Investment Income for 2018

  • Portfolio dividend income: SGD 1,793
  • Fixed income coupon: SGD 87

Savings Allocation

  • Equities: SGD 14,578
  • Bonds: SGD 5,500
  • CPF-MA: SGD 7,000
  • House: SGD 15,000

For this year, I decided to park a proportion of money into fixed income as a form of diversification. I subscribed to some Astrea IV bonds as well as SSB totaling about 5.5k with a blended yield of 3.86%. My intention for the SSB portfolio is to save towards a wedding and renovation related payments. My target for this fund is 30K come end 2020. Hopefully the government will come up with more similar volatility free instruments in 2019. 🙂

For fixed assets, I repaid part of the loan from the CPF board for the house. I still have another half remaining to be cleared. I am dragging my feet on this, as contributions to this fund is a diversion from the equity portfolio. At the same time, I have blogged about how we bought an expensive house and how I intend to reduce the mortgage to 80% of OA contribution. I guess this will be an ongoing work in progress.

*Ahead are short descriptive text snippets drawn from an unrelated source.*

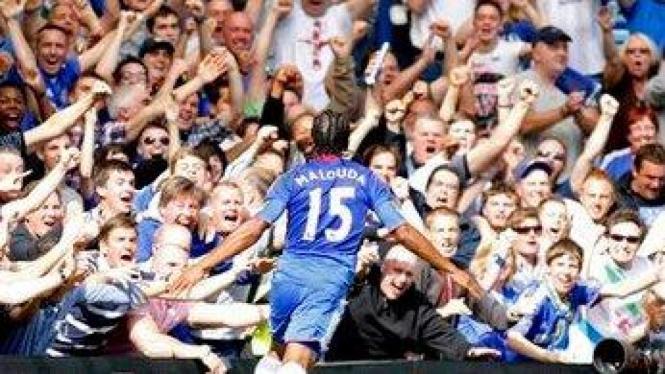 Florent Malouda rayakan gol
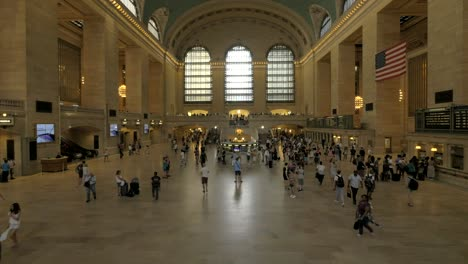 Panning-Across-Grand-Central-Terminal-New-York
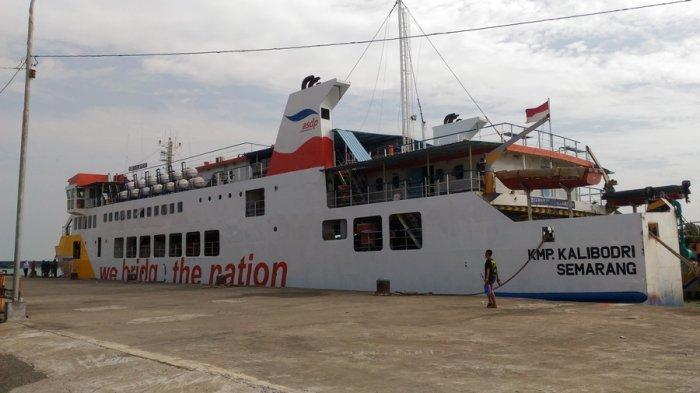 KMP Kalibodri Kembali Berlayar, Dari Kendal Angkut 14 Penumpang Menuju Kumai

Equities have had a rather lukewarm year. Other than Comfortdelgro which returned 30%, the other stocks were all caught in the minor bear that happened towards the end of the year. I took the opportunity during the dip to divest the smaller positions and focused on large cap contrarian plays such as Wilmar, Singtel and Keppel. I had intended to add more REITs during the dip, however none of the orders were fulfilled.

On the CPF side, For the first time I contributed 7k to CPF-MA instead of CPF-SA to reduce taxes payable. I decided to contribute to the MA instead as it has the same benefits of the SA (ie 4-5% interest and tax deductible) while having the added benefit of being used for medical emergencies.

I don’t think more could be done for this year, though I wished I could have increased my passive income streams. I had set out to increase my active income this year but 3 interviews later I am still at the same job. Sighs.

In the next year, I hope that I can increase my network and perhaps make a move in the right direction.


CPF Overview 2018

As someone who likes the idea of having multiple streams of income, I view the CPF system as the “bond” component of my portfolio with a 30-year maturity date.

The CPF system is my insurance should I choose to venture into business or early retirement. Knowing that the CPF funds are protected from creditors and continue to compound till the withdrawal age of 55 gives me priceless peace of mind.

For 2018, I am pleased to say that the CPF board has paid me a total of SGD 2,710 in interest payments across all 3 accounts. If not for the deductions made for housing, the curve would have been steeper.

Combined CPF Received
CPF interest received since starting work.

Invisible Poor

There has been a recent article highlighted the demographic split of smartphone users in China. You can read the article here as well as the more balanced report here.

In a nutshell, the article postulated that the primary users of Apple smartphones are users between the ages of 18-34, single and low salaried. I found this information quite close to my understanding of life in modern China.

In the last 4 years, I have traveled to China at least once a year, either on my own capacity or for work. Anyone that has been to China will be awed by the immense number of skyscrapers and high-rise buildings constructed even in tier 3 cities. But few know the harsh economic realities for the “invisible poor” powering this economic giant.

Even in the large tier 1 cities, there are many workers that are paid a monthly wage of below RMB 5k or about SGD 1k. This is way below the average required to maintain a normal standard of living in a tier 1 city where expenses can be very high.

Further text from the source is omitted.